* TEXT *
**********
The next 10 years were a peaceful interlude, with many successful seasons of hard work and food grown. Many of the South Central farmers are migrant Latinos, and the crops they grew reflected their culture, so it was as if they were able to bring a piece of their homeland with them to a new country. In poor neighborhoods, where grocery stores get replaced by fast-food “fry shacks,” diabetes and obesity become epidemic even among the young. The film presents a vital example of what a sustainable, sane food system might look like. Children play in the garden, see firsthand where their dinner originates, and learn skills so they too can grow their own food in the future. The eviction threatened to destroy both the garden and this way of life.
In 2003, Horowitz bought the land back from the city in what the film depicts as a corrupt, secret deal, for the same $5 million. For three years, the fate of the garden was uncertain while the legitimacy of this backroom deal was questioned. Some days in court are triumphant, and the eviction is delayed and rescheduled several times. Local politicians forge and then betray political alliances with the South Central Farmers. The final blow comes when Horowitz ultimately prevails. He offers to sell the farmers the 14 acres for $16 million, and gives them only a month to collect the money.
Even though most viewers are aware of the garden’s final fate, we hope against reason as we watch this last-ditch attempt that somehow this beautiful place can be preserved. Fund-raising help from eco-conscious celebrities such as Daryl Hannah, Willie Nelson, Danny Glover gets a lot of attention for the cause, and a gift from the Annenburg Foundation fills the coffers. Against all odds, the $16 million is raised in time.
And then Horowitz breaks his promise, telling the farmers that he won’t sell to them at any price, since he feels they have vilified him in the press.
**********
* DATASET *
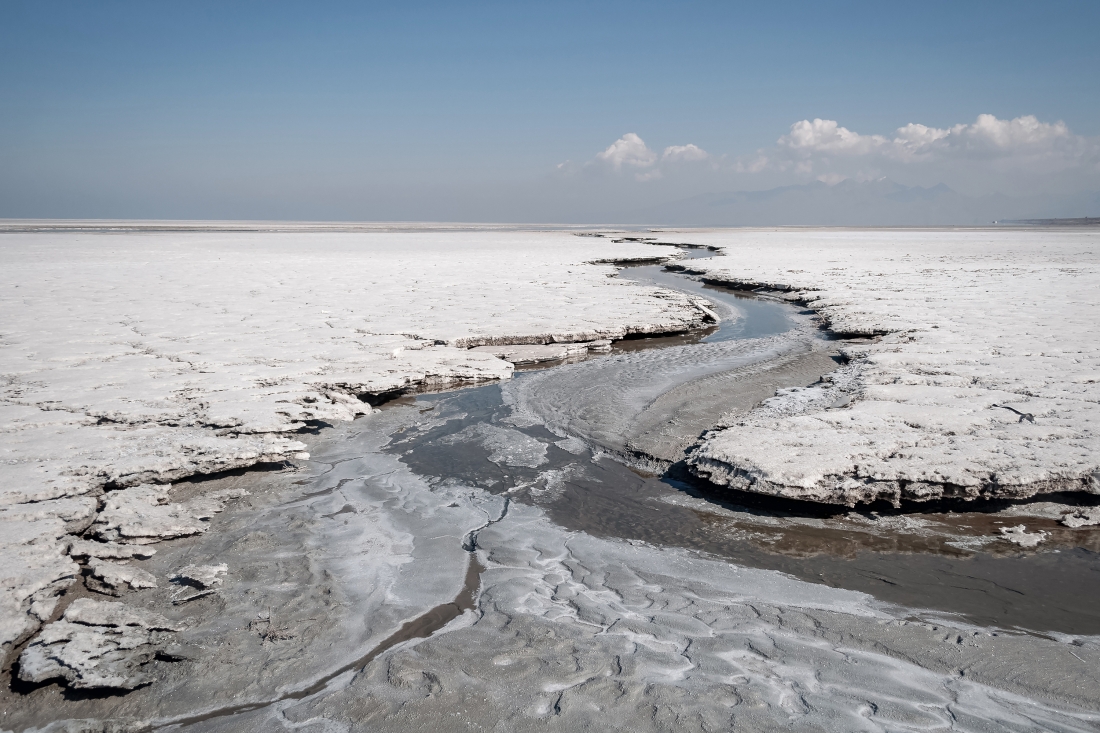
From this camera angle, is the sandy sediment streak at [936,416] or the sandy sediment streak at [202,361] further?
the sandy sediment streak at [936,416]

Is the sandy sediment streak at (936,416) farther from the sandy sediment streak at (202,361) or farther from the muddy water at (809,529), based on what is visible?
the sandy sediment streak at (202,361)

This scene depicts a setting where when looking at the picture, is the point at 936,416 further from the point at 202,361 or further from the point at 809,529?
the point at 202,361

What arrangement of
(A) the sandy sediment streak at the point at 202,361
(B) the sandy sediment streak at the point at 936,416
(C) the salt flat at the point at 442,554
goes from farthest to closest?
(B) the sandy sediment streak at the point at 936,416, (A) the sandy sediment streak at the point at 202,361, (C) the salt flat at the point at 442,554

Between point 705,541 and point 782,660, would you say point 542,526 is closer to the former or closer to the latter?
point 705,541

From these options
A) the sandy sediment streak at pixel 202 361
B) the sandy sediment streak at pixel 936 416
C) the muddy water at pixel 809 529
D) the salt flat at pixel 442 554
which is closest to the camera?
the salt flat at pixel 442 554

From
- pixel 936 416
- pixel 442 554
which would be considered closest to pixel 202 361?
pixel 442 554

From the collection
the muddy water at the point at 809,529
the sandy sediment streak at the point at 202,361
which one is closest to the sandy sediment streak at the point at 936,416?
the muddy water at the point at 809,529
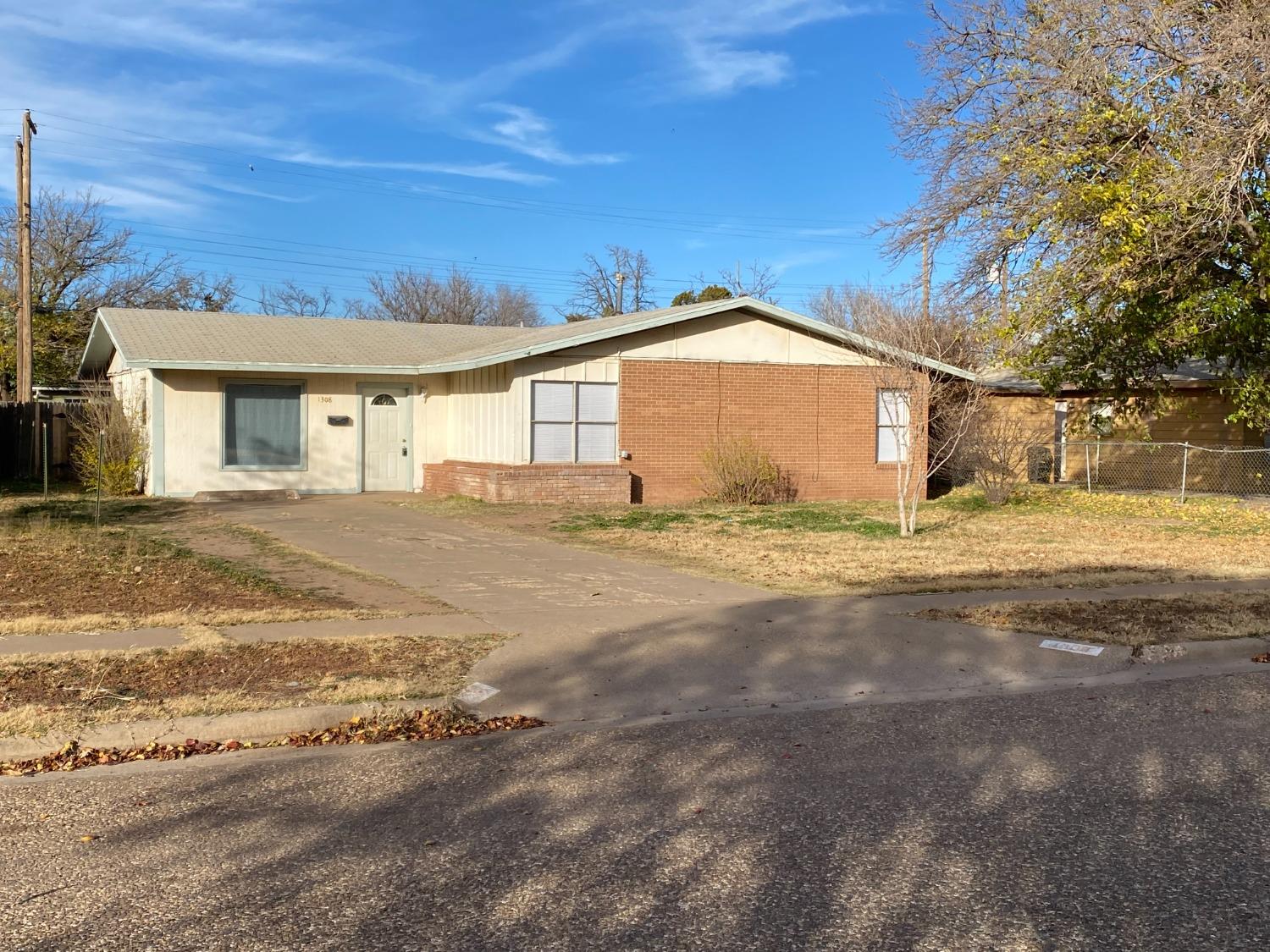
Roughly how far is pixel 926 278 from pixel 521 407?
**********
* WHAT TO PRODUCE *
Please update the text about the South Central farmers by rewriting everything from "Even though most" down to "in the press." with "vilified" changed to "slandered".

* TASK RESPONSE *
Even though most viewers are aware of the garden’s final fate, we hope against reason as we watch this last-ditch attempt that somehow this beautiful place can be preserved. Fund-raising help from eco-conscious celebrities such as Daryl Hannah, Willie Nelson, Danny Glover gets a lot of attention for the cause, and a gift from the Annenburg Foundation fills the coffers. Against all odds, the $16 million is raised in time.
And then Horowitz breaks his promise, telling the farmers that he won’t sell to them at any price, since he feels they have slandered him in the press.